EXERCISE TEXT.
Deadliest Animals: Golden Poison Dart Frog
Dart frogs are well-known thanks to their technicolor topcoat, though the origin of their name is just as vibrant: many tribes used the frog’s venom on the tips of their weapons to assail intruders. These brilliant but deadly amphibians are found in Central and South America. Though tiny—dart frogs usually grow between 1.5-6 centimeters long—these tropical creatures have captured people’s attention for centuries.
There are nearly 100 species of dart frogs, each of which varies in coloration, size, and toxicity. These species are all aposematic organisms, meaning that their coloring is an anti-predator adaption to scare away potential foes. The most toxic of all dart frog species, though, is the golden poison dart frog.
Striking in its bright, neon appearance, a single golden poison dart frog has enough venom to kill 10 adult humans. It is currently endangered, and as a social animal, is often found in groups of four to six. Scientists are still unsure as to how these frogs become toxic. Though the skin of a wild golden poison frog is densely coated in alkaloid poisons, those raised in captivity never develop venom.
The World’s Deadliest Animals: Cone Snail
Upon glancing at a cone snail, one might only notice the intricate, henna-esque designs covering its shell. Pick one up, however, and that person will be in for a nasty surprise.
The cone snail uses a tiny harpoon to inject a cocktail of various toxins into any predator, human or animal. Beach goers beware: this dangerous sea creature, scientific name Conus geographus, grows to approximately 4-6 inches, and is indigenous to the Indo-Pacific reefs.

AVAILABLE DATA.
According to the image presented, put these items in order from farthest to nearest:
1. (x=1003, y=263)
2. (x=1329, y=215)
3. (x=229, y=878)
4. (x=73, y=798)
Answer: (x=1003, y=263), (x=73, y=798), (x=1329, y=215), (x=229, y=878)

TASK.
Decide whether each statement below agrees with the text on deadly animals. Answer yes or no for each, and quote the exact words from the text that decide it.
1. Golden poison dart frogs raised in captivity develop venom.
2. There are nearly 100 species of dart frogs.
3. The cone snail is native to reefs in the Atlantic.

ANSWER AREA.
1. No: "those raised in captivity never develop venom."
2. Yes: "There are nearly 100 species of dart frogs."
3. No: "is indigenous to the Indo-Pacific reefs."